Sweden has one of the highest percentages of people who use bikes as their primary mode of transportation, but only about 20 percent of adult Swedes wear helmets. Furthermore, bicyclists represented nearly 9 percent of all traffic fatalities in Sweden in 2005, the most recent year for which statistics were available. The comparable figure in the U.S. is 1.8 percent for that year.
In tests by a Swedish insurance company, Hovding was shown to be at least three times better at absorbing shock than conventional helmets (at 15 mph — this is a product aimed at urban cyclists). Hovding’s weakest point may be that it can’t protect riders from “direct hits” like overhanging branches and street signs, an issue that hasn’t prevented the company from winning Europe’s CE conformity label.
That said, Hovding has yet to be approved for sale in the U.S., and some experts are skeptical it will be able to muster a similar thumbs up from the U.S. Consumer Product Safety Commission.
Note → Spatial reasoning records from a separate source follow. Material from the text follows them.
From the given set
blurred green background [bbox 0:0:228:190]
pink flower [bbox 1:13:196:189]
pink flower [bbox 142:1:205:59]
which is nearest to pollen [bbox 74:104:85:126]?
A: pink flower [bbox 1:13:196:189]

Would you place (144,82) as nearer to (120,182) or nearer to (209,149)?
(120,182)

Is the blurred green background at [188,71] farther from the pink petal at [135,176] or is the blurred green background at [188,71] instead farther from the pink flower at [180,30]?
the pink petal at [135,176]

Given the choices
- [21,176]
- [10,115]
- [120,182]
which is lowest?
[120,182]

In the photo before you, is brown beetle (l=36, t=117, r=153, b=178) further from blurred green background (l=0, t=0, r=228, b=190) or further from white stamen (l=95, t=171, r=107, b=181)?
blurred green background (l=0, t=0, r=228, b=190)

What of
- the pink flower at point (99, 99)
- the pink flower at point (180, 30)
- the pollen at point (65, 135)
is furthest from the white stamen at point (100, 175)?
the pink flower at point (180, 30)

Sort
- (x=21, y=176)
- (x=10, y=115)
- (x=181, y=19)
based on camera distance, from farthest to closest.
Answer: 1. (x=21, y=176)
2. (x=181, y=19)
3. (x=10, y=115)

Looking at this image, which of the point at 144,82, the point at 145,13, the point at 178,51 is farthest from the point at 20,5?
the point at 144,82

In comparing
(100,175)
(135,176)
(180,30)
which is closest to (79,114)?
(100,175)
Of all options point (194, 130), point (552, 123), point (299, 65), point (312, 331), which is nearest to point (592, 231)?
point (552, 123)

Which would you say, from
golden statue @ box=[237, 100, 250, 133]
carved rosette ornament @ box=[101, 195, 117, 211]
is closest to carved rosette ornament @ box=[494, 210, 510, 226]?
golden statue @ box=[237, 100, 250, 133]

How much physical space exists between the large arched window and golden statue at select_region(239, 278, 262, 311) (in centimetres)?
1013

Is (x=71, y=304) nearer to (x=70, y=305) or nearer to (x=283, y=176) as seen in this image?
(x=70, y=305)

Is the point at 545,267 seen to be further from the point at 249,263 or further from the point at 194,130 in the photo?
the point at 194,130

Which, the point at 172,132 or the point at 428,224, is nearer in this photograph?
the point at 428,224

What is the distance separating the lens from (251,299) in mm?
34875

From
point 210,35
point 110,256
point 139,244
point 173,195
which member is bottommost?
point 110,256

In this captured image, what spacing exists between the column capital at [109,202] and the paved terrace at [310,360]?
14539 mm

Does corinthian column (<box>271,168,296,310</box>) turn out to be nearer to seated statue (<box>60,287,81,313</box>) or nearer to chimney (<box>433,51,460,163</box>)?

But with interest mounting, Alstin says she and her colleagues are doing their best to get to the U.S. as soon as possible.
Alas, the $535 price tag is likely to provide a new excuse for anyone who bikes as a cost-cutting measure.
And what about cyclists in, say, Florida, where a thick collar might be slightly less appealing than in chilly Scandinavia where everyone already wears scarves that appear to hold their heads in place?
“For really hot countries, we’re thinking about developing a shell that would have a cooling system inside,” Alstin says. Innovate on.